Fluorescence and protein structure: XIV. Tyrosine fluorescence in helical muscle proteins

Abstract

1. 1.|The muscle proteins paramyosin and tropomyosin were chosen for this study of the effect of helical conformation on fluorescence of Tyr residues because of their high helical content and the absence of tryptophan. 2. 2.|Aggregation of the proteins did not affect fluorescence.
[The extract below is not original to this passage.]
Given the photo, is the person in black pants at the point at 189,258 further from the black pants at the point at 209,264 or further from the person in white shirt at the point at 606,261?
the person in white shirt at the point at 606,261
This suggested Tyr residues were not in the interface between aggregating monomers and probably the aggregation was essentially end-to-end. 3. 3.|Because of the current uncertainty of absolute quantum yields for tyrosine and Tyr residues, fluorescence has been expressed as the ratio, R Tyr, of observed fluorescence relative to that of l-tyrosine at pH 7. In these terms, the fluorescence at pH 7 for paramyosin ( R Tyr = 0.40) and tropomyosin ( R Tyr = 0.26) rose to a common value ( R Tyr = 0.67) at pH 2. Esterification of the carboxylate groups on the proteins demonstrated that the lower fluorescence at pH 7 was from partial quenching by nearby Asp or Glu residues. 4. 4.|Iodination of the protein Tyr residues indicated there were no energy transfers between residues as though the Tyr residues were widely spaced over the surface of these helical rods. 5. 5.|Loss of helical conformation, by thermal denaturation or by trypsin digestion, decreased the fluorescence to levels typical of Tyr residues in randomly coiled polypeptides ( R Tyr = 0.25–0.35). This lowered fluorescence was attributed to quenching by peptide carbonyl groups in the random coil but not in the α-helical conformation. 6. 6.|A classification of Tyr residues that is based on fluorescence has been revised to include these highly fluorescent residues in regions of α-helix.